El componente binacional también ofrece lecciones aplicables a la UE. Así como México y Estados Unidos han debido coordinarse para limitar la expansión del gusano barrenador, los Estados miembros europeos tendrían que actuar de forma conjunta si surgiera un foco en cualquiera de ellos, armonizando medidas de control, sistemas de compensación y flujos de información entre servicios veterinarios.

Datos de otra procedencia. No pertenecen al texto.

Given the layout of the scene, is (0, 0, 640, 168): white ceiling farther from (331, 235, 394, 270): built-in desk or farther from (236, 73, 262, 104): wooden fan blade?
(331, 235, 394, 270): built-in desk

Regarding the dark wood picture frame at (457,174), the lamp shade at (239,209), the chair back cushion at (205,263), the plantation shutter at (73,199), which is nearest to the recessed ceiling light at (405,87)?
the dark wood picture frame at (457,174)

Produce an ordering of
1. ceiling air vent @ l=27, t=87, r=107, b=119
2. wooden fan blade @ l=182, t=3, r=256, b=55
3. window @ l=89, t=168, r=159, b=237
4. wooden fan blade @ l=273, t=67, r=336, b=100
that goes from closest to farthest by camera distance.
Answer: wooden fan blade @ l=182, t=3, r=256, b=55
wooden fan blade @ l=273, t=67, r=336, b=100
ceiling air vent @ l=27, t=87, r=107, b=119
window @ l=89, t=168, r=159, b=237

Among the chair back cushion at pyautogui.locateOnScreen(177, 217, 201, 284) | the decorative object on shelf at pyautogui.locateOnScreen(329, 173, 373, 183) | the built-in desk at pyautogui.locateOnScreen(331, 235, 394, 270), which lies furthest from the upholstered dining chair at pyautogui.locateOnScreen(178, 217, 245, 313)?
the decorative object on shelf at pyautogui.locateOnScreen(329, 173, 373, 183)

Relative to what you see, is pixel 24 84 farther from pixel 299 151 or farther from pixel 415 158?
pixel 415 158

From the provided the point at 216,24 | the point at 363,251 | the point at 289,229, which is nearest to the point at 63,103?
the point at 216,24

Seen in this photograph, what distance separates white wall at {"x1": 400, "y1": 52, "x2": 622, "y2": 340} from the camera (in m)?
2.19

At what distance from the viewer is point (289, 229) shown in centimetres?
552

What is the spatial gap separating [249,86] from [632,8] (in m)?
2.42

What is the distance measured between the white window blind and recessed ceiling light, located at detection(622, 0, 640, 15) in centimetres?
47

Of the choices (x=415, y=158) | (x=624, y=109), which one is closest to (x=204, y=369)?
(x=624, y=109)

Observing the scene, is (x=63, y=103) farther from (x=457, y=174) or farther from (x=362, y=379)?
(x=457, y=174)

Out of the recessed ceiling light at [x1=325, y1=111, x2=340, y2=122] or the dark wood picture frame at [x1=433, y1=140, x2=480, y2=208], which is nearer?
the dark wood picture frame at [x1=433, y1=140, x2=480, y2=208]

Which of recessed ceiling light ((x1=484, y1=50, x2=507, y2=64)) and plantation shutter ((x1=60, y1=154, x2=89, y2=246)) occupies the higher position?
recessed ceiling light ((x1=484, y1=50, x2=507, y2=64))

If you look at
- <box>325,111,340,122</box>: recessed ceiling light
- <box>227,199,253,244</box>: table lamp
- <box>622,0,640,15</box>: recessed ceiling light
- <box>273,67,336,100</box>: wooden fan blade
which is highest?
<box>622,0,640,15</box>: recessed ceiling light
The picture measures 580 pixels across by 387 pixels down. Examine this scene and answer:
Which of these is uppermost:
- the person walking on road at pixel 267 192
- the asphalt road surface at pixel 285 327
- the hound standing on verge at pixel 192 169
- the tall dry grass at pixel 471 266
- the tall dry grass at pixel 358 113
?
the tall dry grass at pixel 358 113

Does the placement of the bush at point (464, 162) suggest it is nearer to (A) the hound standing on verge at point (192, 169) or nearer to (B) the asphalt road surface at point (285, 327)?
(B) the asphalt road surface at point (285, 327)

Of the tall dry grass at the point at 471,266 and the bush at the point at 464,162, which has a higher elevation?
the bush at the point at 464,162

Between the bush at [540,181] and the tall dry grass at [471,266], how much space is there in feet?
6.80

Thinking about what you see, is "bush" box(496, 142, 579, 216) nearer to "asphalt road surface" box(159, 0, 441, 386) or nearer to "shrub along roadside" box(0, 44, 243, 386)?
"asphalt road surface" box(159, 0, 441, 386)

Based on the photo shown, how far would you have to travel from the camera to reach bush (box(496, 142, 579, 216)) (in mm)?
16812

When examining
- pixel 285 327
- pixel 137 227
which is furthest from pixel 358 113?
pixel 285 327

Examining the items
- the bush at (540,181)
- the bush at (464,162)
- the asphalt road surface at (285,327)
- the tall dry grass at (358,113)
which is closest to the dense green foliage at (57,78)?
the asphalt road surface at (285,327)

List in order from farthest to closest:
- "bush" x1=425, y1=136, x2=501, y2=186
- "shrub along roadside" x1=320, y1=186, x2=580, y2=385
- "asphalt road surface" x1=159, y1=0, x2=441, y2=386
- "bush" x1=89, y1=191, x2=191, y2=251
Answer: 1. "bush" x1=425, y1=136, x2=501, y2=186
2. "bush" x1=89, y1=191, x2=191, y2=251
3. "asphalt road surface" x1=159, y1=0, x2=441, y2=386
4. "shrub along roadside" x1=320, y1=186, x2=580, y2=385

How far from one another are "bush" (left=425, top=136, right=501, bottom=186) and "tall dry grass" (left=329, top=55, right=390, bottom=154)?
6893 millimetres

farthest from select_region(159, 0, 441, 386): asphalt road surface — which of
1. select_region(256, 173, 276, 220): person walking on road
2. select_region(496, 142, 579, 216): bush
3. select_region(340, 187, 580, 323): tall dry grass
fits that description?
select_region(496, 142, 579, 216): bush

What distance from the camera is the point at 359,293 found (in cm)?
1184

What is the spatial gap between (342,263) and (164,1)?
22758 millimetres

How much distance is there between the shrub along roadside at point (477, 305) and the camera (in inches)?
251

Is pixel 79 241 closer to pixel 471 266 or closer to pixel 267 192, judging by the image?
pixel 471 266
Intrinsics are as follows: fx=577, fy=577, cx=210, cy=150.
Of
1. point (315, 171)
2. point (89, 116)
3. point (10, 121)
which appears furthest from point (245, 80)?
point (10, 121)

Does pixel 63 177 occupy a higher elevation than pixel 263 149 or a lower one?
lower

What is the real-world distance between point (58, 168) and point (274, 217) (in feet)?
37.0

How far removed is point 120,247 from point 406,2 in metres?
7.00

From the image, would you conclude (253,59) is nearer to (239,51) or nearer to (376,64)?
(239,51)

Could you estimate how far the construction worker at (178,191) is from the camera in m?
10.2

La experiencia mexicana con el gusano barrenador del ganado muestra hasta qué punto una plaga localizada puede transformarse en un reto sanitario, económico y logístico de primer orden. El rebrote actual está poniendo a prueba programas de vigilancia, capacidad de respuesta en campo y cooperación internacional, al tiempo que ofrece a regiones ganaderas como España y el resto de Europa un espejo en el que mirarse para reforzar sus defensas. Mantener controles estrictos en la importación de animales, vigilar de cerca la fauna silvestre y contar con planes de erradicación listos para activarse puede marcar la diferencia entre un incidente aislado y una crisis de amplio alcance para todo el sector agroalimentario.